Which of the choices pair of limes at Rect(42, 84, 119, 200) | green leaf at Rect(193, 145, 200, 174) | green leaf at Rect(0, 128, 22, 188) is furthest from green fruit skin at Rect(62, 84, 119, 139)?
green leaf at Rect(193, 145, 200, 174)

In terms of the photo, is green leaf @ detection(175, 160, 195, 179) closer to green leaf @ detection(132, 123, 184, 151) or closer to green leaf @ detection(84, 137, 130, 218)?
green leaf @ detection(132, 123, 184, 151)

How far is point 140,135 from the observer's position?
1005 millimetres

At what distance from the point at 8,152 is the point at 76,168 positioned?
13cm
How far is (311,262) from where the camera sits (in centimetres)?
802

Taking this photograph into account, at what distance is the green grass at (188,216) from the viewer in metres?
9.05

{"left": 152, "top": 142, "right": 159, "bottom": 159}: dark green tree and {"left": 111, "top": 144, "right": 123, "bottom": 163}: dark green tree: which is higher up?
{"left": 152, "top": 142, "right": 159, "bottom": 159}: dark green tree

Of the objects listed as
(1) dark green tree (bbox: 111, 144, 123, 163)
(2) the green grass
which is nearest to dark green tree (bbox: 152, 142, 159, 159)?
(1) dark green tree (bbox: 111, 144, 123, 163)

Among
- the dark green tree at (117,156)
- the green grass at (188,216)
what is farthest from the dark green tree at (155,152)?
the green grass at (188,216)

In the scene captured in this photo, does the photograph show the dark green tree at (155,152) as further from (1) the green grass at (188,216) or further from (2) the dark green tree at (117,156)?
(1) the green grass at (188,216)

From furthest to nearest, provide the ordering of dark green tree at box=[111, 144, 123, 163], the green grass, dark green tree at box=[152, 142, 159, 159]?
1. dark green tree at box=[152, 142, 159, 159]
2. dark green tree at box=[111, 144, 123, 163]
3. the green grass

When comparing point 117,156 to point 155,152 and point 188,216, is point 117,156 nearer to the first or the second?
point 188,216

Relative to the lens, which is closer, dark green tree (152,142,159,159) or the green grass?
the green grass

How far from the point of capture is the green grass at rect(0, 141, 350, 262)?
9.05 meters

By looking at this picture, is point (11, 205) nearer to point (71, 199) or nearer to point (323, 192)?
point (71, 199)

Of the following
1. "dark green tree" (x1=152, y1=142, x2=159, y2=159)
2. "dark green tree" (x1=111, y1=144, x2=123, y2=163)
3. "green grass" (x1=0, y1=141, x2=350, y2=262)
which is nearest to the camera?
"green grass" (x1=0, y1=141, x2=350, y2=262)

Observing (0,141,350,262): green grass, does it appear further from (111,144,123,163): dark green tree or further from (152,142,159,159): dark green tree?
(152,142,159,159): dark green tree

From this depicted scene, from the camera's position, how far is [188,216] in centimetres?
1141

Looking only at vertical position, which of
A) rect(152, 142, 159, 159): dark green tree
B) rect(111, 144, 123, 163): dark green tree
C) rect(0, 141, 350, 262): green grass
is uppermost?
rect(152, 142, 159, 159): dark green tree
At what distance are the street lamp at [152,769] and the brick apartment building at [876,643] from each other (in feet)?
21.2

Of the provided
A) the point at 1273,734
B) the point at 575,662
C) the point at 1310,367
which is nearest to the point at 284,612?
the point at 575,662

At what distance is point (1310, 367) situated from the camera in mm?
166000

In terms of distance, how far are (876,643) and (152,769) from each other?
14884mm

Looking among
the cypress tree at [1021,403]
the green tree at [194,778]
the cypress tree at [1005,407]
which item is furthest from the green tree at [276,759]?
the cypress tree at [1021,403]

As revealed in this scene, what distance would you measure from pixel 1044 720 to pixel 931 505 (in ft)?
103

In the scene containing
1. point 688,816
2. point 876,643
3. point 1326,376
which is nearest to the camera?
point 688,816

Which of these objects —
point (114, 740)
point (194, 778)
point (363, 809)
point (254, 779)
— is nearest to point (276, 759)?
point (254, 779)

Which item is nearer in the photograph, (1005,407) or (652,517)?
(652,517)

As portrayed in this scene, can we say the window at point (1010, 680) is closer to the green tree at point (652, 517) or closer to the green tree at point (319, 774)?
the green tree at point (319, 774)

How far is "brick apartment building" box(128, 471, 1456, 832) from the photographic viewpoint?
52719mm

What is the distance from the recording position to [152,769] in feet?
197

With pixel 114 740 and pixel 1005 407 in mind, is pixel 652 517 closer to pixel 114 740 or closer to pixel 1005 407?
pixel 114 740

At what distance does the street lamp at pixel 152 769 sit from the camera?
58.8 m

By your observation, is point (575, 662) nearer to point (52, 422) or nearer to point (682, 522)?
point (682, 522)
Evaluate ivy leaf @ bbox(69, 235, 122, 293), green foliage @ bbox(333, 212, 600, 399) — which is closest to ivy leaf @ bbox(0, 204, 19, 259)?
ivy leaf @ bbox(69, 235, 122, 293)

------------------------------------

The request. Output the complete data exactly as written.

Exercise response.
Which of the choices pair of limes at Rect(42, 84, 119, 200) | green leaf at Rect(193, 145, 200, 174) | green leaf at Rect(0, 128, 22, 188) is furthest from green fruit skin at Rect(62, 84, 119, 139)?
green leaf at Rect(193, 145, 200, 174)

In terms of the photo, is green leaf @ detection(175, 160, 195, 179) closer to green leaf @ detection(132, 123, 184, 151) or closer to green leaf @ detection(84, 137, 130, 218)?
green leaf @ detection(132, 123, 184, 151)

How far is point 140,135 from the observer's position?
1005 millimetres

At what distance from the point at 8,152 is the point at 76,168 positioned?
13cm
How far is (311,262) from where the camera sits (in centimetres)?
802

Taking this photograph into account, at what distance is the green grass at (188,216) from the viewer in metres?
9.05

{"left": 152, "top": 142, "right": 159, "bottom": 159}: dark green tree and {"left": 111, "top": 144, "right": 123, "bottom": 163}: dark green tree: which is higher up?
{"left": 152, "top": 142, "right": 159, "bottom": 159}: dark green tree

Of the objects listed as
(1) dark green tree (bbox: 111, 144, 123, 163)
(2) the green grass
which is nearest to dark green tree (bbox: 152, 142, 159, 159)?
(1) dark green tree (bbox: 111, 144, 123, 163)

Among
- the dark green tree at (117,156)
- the green grass at (188,216)
what is farthest from the dark green tree at (155,152)?
the green grass at (188,216)

In the scene captured in this photo, does the photograph show the dark green tree at (155,152) as further from (1) the green grass at (188,216) or further from (2) the dark green tree at (117,156)?
(1) the green grass at (188,216)

From furthest to nearest, provide the ordering of dark green tree at box=[111, 144, 123, 163], the green grass, dark green tree at box=[152, 142, 159, 159]?
1. dark green tree at box=[152, 142, 159, 159]
2. dark green tree at box=[111, 144, 123, 163]
3. the green grass

When comparing point 117,156 to point 155,152 and point 188,216, is point 117,156 nearer to the first or the second?
point 188,216

Relative to the lens, which is closer, dark green tree (152,142,159,159) or the green grass?
the green grass

How far from the point of capture is the green grass at rect(0, 141, 350, 262)?
9.05 meters

By looking at this picture, is point (11, 205) nearer to point (71, 199) or nearer to point (323, 192)?
point (71, 199)

Of the following
1. "dark green tree" (x1=152, y1=142, x2=159, y2=159)
2. "dark green tree" (x1=111, y1=144, x2=123, y2=163)
3. "green grass" (x1=0, y1=141, x2=350, y2=262)
which is nearest to the camera?
"green grass" (x1=0, y1=141, x2=350, y2=262)

Observing (0,141,350,262): green grass, does it appear further from (111,144,123,163): dark green tree or further from (152,142,159,159): dark green tree?
(152,142,159,159): dark green tree

From this depicted scene, from the camera's position, how far is [188,216] in centimetres?
1141

Looking only at vertical position, which of
A) rect(152, 142, 159, 159): dark green tree
B) rect(111, 144, 123, 163): dark green tree
C) rect(0, 141, 350, 262): green grass
is uppermost?
rect(152, 142, 159, 159): dark green tree
At what distance are the street lamp at [152,769] and the brick apartment building at [876,643] from each other (in feet)?
21.2

Of the provided
A) the point at 1273,734
B) the point at 575,662
C) the point at 1310,367
which is nearest to the point at 284,612?
the point at 575,662

At what distance is point (1310, 367) situated from the camera in mm?
166000

In terms of distance, how far are (876,643) and (152,769) from each other?
14884mm

Looking among
the cypress tree at [1021,403]
the green tree at [194,778]
the cypress tree at [1005,407]
which item is furthest from the green tree at [276,759]?
the cypress tree at [1021,403]

As revealed in this scene, what distance would you measure from pixel 1044 720 to pixel 931 505 (in ft)?
103

In the scene containing
1. point 688,816
2. point 876,643
3. point 1326,376
which is nearest to the camera?
point 688,816

Which of these objects —
point (114, 740)
point (194, 778)
point (363, 809)
point (254, 779)
— is nearest to point (276, 759)?
point (254, 779)

Which item is nearer in the photograph, (1005,407) or (652,517)?
(652,517)

As portrayed in this scene, can we say the window at point (1010, 680) is closer to the green tree at point (652, 517) or closer to the green tree at point (319, 774)?
the green tree at point (319, 774)

How far is "brick apartment building" box(128, 471, 1456, 832) from the photographic viewpoint?
52719mm

What is the distance from the recording position to [152,769] in feet?
197

With pixel 114 740 and pixel 1005 407 in mind, is pixel 652 517 closer to pixel 114 740 or closer to pixel 1005 407?
pixel 114 740

At what distance does the street lamp at pixel 152 769 sit from the camera?
58.8 m

By your observation, is point (575, 662) nearer to point (52, 422) or nearer to point (682, 522)?
point (682, 522)
Evaluate ivy leaf @ bbox(69, 235, 122, 293), green foliage @ bbox(333, 212, 600, 399) — which is closest to ivy leaf @ bbox(0, 204, 19, 259)?
ivy leaf @ bbox(69, 235, 122, 293)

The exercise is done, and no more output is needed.